Schulabschluss! Das bedeutet mehr als ein Ballkleid und eine Mottowoche. Es ist auch der Start in eine Welt voller Optionen: Was will ich mit meinem Leben anfangen? Welchen Beruf ausüben? Nicht immer haben Schüler:innen eine klare Idee von ihrem "Erwachsenen"-Ich. Im besten Fall macht diese Unsicherheit experimentierfreudig, im schlechtesten verzagt.
Viola Patricia Herrmann kennt die Sorgen der Jugendlichen aus nächster Nähe. Sie ist nicht nur Lehrerin, sondern auch Mutter von vier Kindern, die die Grundschule, die Mittel- und Oberstufe besuchen.

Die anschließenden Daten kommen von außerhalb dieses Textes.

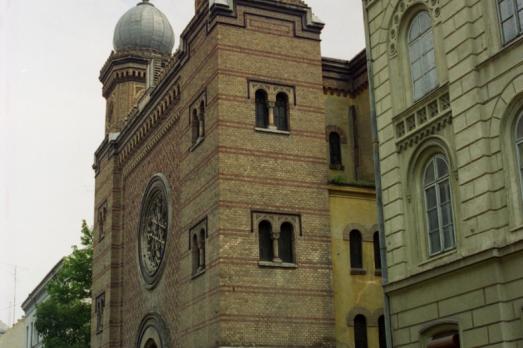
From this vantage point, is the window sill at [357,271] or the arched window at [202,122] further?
the arched window at [202,122]

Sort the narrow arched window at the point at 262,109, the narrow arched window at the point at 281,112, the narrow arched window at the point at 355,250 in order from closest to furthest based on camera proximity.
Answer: the narrow arched window at the point at 355,250, the narrow arched window at the point at 262,109, the narrow arched window at the point at 281,112

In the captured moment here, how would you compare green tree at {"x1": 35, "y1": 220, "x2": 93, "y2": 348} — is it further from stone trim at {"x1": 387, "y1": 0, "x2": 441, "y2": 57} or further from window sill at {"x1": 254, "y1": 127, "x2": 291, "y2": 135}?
stone trim at {"x1": 387, "y1": 0, "x2": 441, "y2": 57}

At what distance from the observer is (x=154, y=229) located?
98.5 feet

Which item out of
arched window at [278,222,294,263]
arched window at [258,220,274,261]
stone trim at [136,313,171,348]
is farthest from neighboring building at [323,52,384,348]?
stone trim at [136,313,171,348]

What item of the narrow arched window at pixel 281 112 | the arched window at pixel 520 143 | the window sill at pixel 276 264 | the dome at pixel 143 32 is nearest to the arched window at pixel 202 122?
the narrow arched window at pixel 281 112

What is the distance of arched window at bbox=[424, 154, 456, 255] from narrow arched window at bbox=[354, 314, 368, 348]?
8.53 meters

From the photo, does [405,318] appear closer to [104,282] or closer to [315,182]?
[315,182]

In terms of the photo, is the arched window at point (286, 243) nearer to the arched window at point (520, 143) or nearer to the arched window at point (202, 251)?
the arched window at point (202, 251)

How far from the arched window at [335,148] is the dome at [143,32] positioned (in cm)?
1481

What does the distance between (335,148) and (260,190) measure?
4552 mm

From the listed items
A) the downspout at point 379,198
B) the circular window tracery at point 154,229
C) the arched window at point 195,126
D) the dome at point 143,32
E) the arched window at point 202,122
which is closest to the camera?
the downspout at point 379,198

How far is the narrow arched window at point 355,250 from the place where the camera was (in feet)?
78.4

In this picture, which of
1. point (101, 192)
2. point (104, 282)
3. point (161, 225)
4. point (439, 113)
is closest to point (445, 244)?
point (439, 113)

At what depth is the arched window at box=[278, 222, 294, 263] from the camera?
23.1 metres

Auf ihrem Blog und im Podcast spricht die Berlinerin über Bildungs- und Erziehungsthemen, gibt Praxistipps und übt Kritik, zum Beispiel an der schleppenden Digitalisierung. Beim Berufsorientierungsevent "teech inspiration days" ist sie als Speaker dabei.

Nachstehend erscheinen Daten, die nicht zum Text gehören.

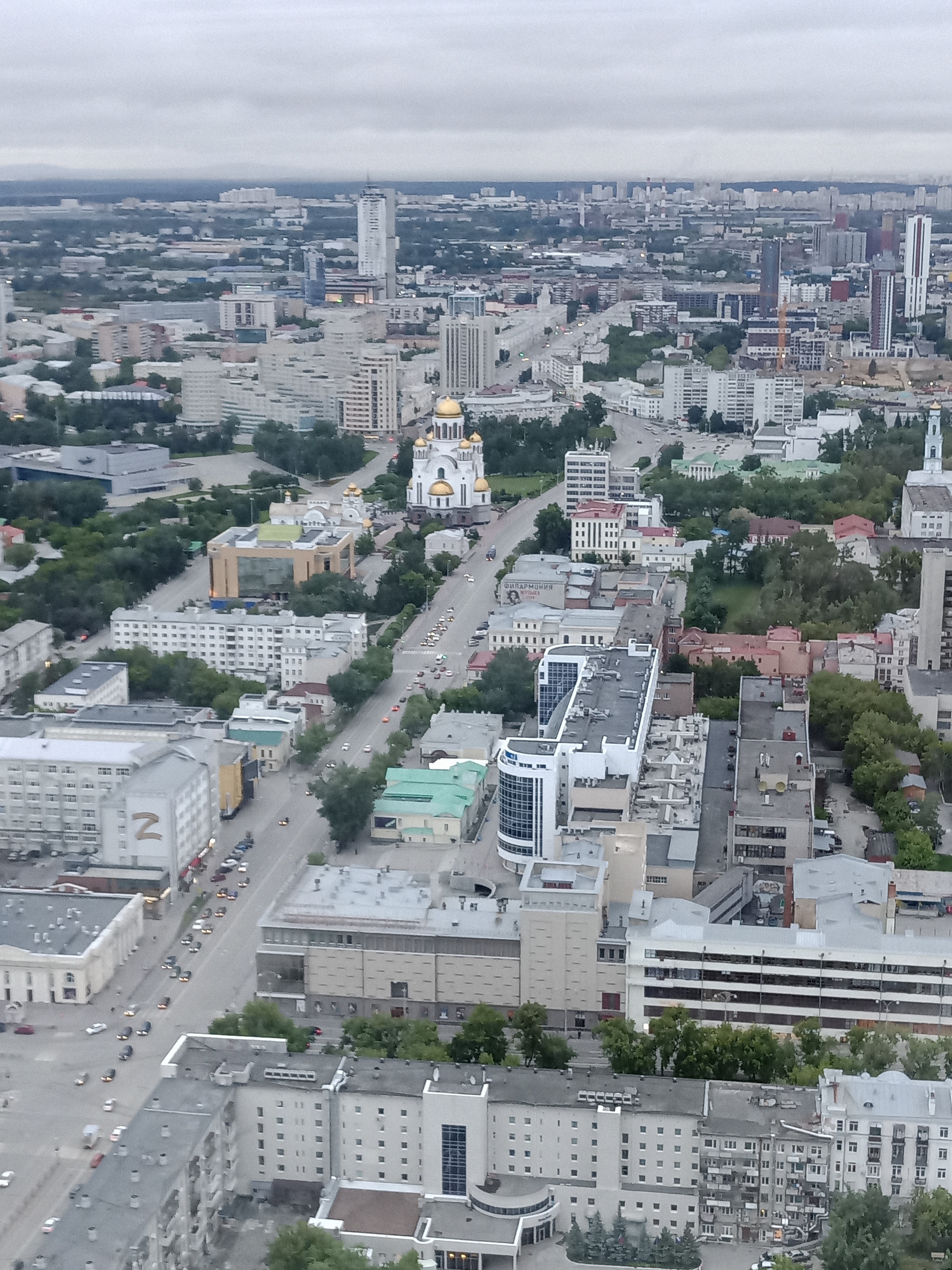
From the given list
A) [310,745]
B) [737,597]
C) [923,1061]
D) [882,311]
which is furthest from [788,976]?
[882,311]

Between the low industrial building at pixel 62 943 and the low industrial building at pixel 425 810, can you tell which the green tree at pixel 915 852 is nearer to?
the low industrial building at pixel 425 810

Watson sprach mit ihr über realitätsferne Lehrpläne und die Macht einer Generation, die ihre Stärke oft unterschätzt.
watson: Ihre älteste Tochter ist in der 12. Klasse. Wie geht es ihr so kurz vor dem "Erwachsenenleben"?
Viola Patricia Herrmann: Im Moment hat sie immer ihre Klausuren und das Abitur im Kopf und ist sehr fokussiert. Dazu kommt der stetige Gedanke an das Leben danach, nach dem Motto: "Ich muss einen Job finden. Ich muss mich in dieser stetig verändernden Welt orientieren." Das ist ganz schön viel Druck. Als Mutter und auch als Lehrerin habe ich das Gefühl, dass die letzten Schuljahre einfach zu kurz sind, um den Jugendlichen eine Idee davon zu geben, wo sie später hinmöchten.
Wie findet man das heraus?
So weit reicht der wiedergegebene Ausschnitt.